Os fabricantes são obrigados a elaborar e formular um Relatório de Avaliação Clínica (CER) com base no processo de avaliação clínica, que é posteriormente atualizado ao longo do ciclo de vida do produto e submetido ao respetivo NB periodicamente, dependendo da classificação de risco do dispositivo.
O primeiro passo no processo de avaliação clínica é o Plano de Avaliação Clínica (PAC). O PAC faz parte da documentação técnica e é submetido no momento da submissão inicial para aprovação regulamentar. Desempenha um papel crítico, uma vez que atua como uma estrutura base para o processo de avaliação clínica e o relatório. Fornece uma imagem clara e detalhada de todo o processo aos Organismos Notificados (ON), em termos de metodologia, recolha dos dados de avaliação clínica, fontes de dados, etc.
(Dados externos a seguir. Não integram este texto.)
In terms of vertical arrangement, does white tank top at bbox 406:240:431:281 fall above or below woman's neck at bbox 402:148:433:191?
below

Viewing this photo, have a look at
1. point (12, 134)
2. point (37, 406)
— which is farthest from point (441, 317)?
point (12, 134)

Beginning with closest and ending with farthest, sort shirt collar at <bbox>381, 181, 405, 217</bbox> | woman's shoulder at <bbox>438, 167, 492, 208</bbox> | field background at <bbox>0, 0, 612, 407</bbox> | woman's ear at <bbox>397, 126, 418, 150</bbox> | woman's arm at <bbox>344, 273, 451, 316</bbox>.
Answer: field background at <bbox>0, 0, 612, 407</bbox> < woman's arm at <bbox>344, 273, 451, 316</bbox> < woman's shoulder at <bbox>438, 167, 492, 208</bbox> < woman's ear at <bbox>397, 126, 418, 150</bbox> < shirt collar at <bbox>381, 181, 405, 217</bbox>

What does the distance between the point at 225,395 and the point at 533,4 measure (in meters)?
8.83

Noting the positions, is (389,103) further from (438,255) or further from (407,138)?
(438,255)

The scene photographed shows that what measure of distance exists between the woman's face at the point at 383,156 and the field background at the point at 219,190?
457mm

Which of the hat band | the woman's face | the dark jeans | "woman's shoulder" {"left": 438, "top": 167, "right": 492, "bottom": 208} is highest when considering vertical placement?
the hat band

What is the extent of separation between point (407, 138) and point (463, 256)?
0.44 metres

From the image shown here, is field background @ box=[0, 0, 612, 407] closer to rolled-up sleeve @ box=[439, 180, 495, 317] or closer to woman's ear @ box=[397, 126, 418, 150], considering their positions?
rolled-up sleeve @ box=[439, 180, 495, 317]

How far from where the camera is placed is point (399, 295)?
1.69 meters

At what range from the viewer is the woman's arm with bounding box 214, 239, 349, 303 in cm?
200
O Artigo 61 (12) e a Parte A do Anexo XIV do Regulamento (UE) 2017/745 relativo aos Dispositivos Médicos (MDR) apresentam uma explicação detalhada dos requisitos para o PAC. Um PAC deve incluir informações sobre os seguintes aspetos: -
- Identificação de requisitos gerais de segurança e desempenho (de acordo com o Anexo I do EU MDR 2017/745), que requer suporte de dados da avaliação clínica.
- Especificação da finalidade pretendida.
- Uma clareza inequívoca relativamente à especificação do grupo-alvo, com indicações e contraindicações claras.
- Descrição detalhada dos benefícios clínicos pretendidos para os doentes.
- Métodos de exame dos aspetos qualitativos e quantitativos da segurança clínica.
- Indicação de como a relação risco-benefício relativamente a um componente específico deve ser abordada.
- Plano de desenvolvimento clínico, que inclui informações sobre o plano de investigação clínica; isto ajuda a chegar a conclusões sobre a segurança e o desempenho clínico do dispositivo e os seus benefícios clínicos.
- Análise dos requisitos de Acompanhamento Clínico Pós-Comercialização (PMCF).
Tal como o CER, o CEP também precisa de ser atualizado periodicamente ou sempre que necessário. Isto garante que a segurança e o desempenho do dispositivo permaneçam intactos e em conformidade com o EU MDR 2017/745, mesmo quando novas informações se tornam disponíveis através de PMS, investigações clínicas e outras fontes. Assim, ao atualizar o CEP para dispositivos que já possuem marcação CE, alguns dos aspetos chave que não devem ser negligenciados são:
- Quaisquer alterações no design e funcionalidade do dispositivo, adição de novas utilizações previstas, alegações, equivalência, etc.
- Quaisquer preocupações clínicas específicas adicionais que necessitem de ser abordadas.
- Atualização das atividades de PMS de acordo com novos dados clínicos disponíveis para o dispositivo em avaliação e/ou dispositivo equivalente, novo conhecimento sobre preocupações ou perigos, desempenho, benefícios e alegações.
Por um lado, a elaboração de um CEP pode ser uma tarefa desafiadora, enquanto, por outro, desempenha um papel crítico em todo o processo de aprovação regulamentar para a região da UE. Manter uma atenção rigorosa à informação incluída no CEP é de extrema importância e, portanto, exige conhecimento e experiência regulamentares específicos.